A green flash is an event where the sun shifts color from red-orange to green and back within a blink of the eye. While it can take place during sunrise and sunset, it is more often seen during the latter.
During those two periods, the light from the sun passes through a larger portion of the Earth's atmosphere than usual. As a result, the air acts like a prism, refracting (that is to say, bending) sunlight until the light splits into different colors.
The wavelength of a color determines the strength of its refraction. The longer the wavelength, the stronger it bends. The very short blue and violet light get scattered throughout the atmosphere, while the much longer red, orange, and yellow light are absorbed.

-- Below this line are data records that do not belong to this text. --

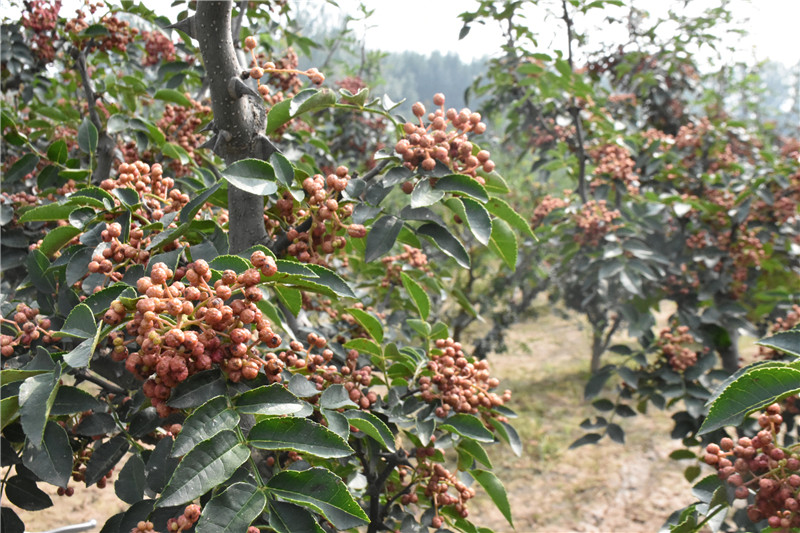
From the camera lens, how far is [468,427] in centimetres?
121

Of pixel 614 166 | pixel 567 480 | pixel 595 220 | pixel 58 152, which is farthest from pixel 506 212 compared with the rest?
pixel 567 480

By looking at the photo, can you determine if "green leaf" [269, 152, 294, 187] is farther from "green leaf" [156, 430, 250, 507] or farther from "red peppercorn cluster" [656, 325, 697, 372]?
"red peppercorn cluster" [656, 325, 697, 372]

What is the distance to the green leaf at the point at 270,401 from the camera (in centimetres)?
83

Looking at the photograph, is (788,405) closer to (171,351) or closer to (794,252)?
(794,252)

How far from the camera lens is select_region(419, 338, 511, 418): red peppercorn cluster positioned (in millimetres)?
1294

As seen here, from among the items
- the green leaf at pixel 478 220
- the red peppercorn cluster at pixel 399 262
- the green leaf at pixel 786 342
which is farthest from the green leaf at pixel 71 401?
the red peppercorn cluster at pixel 399 262

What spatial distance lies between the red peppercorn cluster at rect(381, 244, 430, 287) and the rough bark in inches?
49.8

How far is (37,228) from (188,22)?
1.04 meters

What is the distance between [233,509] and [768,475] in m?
0.96

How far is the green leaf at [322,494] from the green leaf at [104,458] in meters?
0.40

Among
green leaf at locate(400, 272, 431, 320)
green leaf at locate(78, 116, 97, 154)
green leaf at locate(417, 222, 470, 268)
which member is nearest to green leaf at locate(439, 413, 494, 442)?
green leaf at locate(400, 272, 431, 320)

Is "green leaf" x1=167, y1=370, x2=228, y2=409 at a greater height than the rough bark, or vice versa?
the rough bark

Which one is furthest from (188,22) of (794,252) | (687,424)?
(794,252)

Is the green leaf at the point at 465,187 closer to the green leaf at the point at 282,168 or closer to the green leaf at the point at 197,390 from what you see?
the green leaf at the point at 282,168
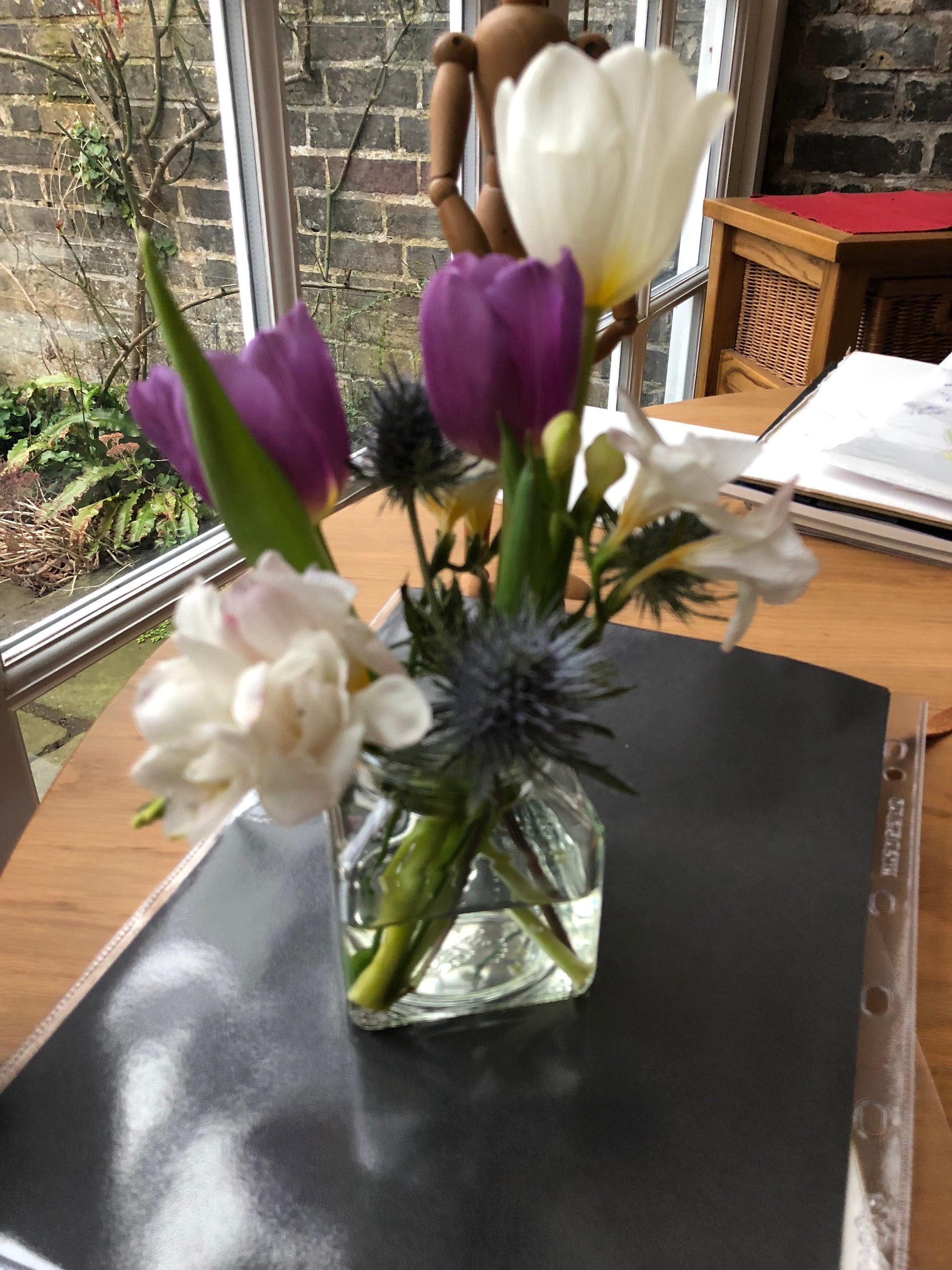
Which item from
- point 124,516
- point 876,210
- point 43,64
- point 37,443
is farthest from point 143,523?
point 876,210

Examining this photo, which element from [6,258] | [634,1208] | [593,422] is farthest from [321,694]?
[6,258]

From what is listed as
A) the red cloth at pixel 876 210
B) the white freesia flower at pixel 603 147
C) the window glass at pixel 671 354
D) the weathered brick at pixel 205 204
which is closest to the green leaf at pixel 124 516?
the weathered brick at pixel 205 204

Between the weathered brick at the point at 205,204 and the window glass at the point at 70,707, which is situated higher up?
the weathered brick at the point at 205,204

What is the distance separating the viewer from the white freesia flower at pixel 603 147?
0.94ft

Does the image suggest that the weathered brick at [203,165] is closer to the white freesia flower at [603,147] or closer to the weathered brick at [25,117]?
the weathered brick at [25,117]

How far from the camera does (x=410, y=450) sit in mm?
389

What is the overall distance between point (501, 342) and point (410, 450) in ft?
0.31

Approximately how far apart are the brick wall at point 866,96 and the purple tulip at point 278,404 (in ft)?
8.01

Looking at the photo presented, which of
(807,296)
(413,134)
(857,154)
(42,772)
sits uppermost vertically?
(413,134)

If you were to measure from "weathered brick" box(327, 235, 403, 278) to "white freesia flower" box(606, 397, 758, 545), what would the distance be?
4.06ft

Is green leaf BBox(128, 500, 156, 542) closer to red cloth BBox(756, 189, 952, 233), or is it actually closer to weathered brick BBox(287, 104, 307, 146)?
weathered brick BBox(287, 104, 307, 146)

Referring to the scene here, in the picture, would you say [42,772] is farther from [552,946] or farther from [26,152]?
[552,946]

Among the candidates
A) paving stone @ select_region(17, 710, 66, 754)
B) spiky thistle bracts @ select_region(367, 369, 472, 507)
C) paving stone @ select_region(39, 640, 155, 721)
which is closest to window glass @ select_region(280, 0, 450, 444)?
paving stone @ select_region(39, 640, 155, 721)

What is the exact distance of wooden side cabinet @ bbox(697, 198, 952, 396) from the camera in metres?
1.80
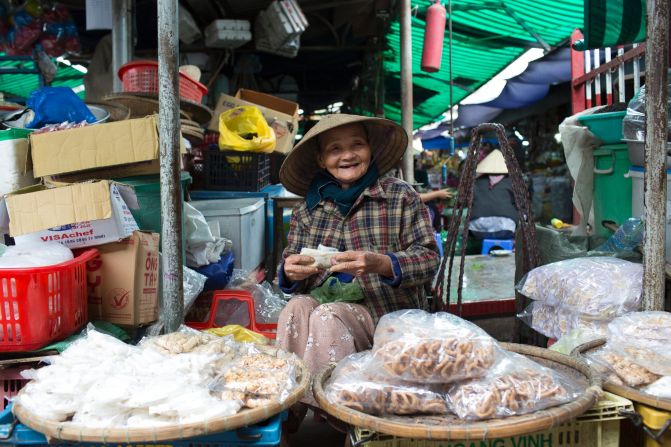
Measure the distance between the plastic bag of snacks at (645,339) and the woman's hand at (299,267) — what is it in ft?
3.75

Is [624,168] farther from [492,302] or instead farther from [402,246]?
[402,246]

Thus, green light becomes the dominant color until the sun completely disappears or rises from the horizon. This is the truth behind the green flash. (Related: Evaluating how human rhythms are affected by light, darkness, and the clock.)

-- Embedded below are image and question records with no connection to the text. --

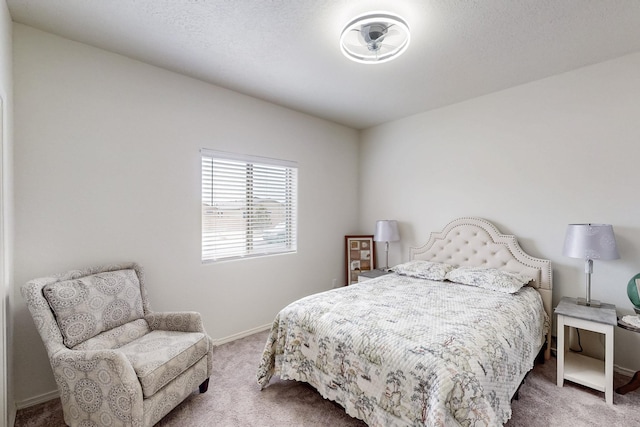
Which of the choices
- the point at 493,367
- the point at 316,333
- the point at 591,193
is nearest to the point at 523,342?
the point at 493,367

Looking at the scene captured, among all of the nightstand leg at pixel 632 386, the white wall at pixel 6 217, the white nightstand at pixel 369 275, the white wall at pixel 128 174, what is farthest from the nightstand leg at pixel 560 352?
the white wall at pixel 6 217

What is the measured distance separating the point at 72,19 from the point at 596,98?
425 centimetres

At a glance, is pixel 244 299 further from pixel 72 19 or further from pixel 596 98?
pixel 596 98

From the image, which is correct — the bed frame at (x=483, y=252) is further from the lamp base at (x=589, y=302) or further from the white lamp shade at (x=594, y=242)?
the white lamp shade at (x=594, y=242)

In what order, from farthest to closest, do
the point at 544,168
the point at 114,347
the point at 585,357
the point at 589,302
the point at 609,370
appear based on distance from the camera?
the point at 544,168 → the point at 585,357 → the point at 589,302 → the point at 609,370 → the point at 114,347

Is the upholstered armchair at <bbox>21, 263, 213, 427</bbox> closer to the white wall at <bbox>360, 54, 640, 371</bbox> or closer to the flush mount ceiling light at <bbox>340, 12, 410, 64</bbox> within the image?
the flush mount ceiling light at <bbox>340, 12, 410, 64</bbox>

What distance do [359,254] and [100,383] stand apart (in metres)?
3.26

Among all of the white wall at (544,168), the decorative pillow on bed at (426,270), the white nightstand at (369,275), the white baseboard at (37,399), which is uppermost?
the white wall at (544,168)

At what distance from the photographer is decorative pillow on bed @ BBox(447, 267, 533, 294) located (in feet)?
8.54

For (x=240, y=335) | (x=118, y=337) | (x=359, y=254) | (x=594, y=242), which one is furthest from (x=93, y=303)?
(x=594, y=242)

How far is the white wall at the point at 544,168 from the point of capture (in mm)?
2459

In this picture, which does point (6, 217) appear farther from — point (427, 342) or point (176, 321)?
point (427, 342)

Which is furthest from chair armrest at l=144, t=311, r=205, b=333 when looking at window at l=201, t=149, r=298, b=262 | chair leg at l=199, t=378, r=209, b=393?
window at l=201, t=149, r=298, b=262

Green flashes can be divided into four groups. Inferior mirages and mock mirages comprise almost all of the known instances of a flash. The sparse remainder is either subduct flashes or green rays.
An inferior mirage flash appears to be flat and shaped like a coin. Like its partial namesake the mirage, it takes place at sea level, where the air above the water is cooler than the liquid itself.
Its opposite number, the mock-mirage flash, is found at a higher altitude in the sky. Caused by colder seawater and warmer air, it looks like a slender strip that is being cut out from the sun.
The much rarer subduct flash takes place during an atmospheric inversion, when a layer of warm air keeps cooler air and moisture close to the surface. It causes the Sun to take the appearance of an hourglass, and the upper part of the shape turns green for up to 15 seconds.
Last, but definitely not least, is the green ray. The rarest among the green flashes, it is also the most straightforward and startling. A green ray requires hazy air and a very bright version of any of the other three flashes. If these fickle conditions are met, the existing green flash will shoot a beam of emerald light right as the Sun sinks below the horizon.
If you live in a place that has unpolluted air and an unrestricted view of the horizon, you have a better chance than most people at spotting a green flash. The ocean, a desert, or a prairie are the best places to wait for this impressive event.
Green flashes are especially prevalent at sea. A larger portion of the atmosphere can be seen from the deck of a ship and the horizon is practically parallel to an observer's line of sight. During the Age of Sail, the atmosphere would have been far cleaner, which could explain why so many sailors (including pirates) reported seeing lots of flashes.
If you are lucky, you might spot a double green flash, getting two for the price of one. And if you somehow find yourself in Antarctic waters like Admiral Richard Byrd during 1929, you could bear witness to a "green sun" that lasts for half an hour.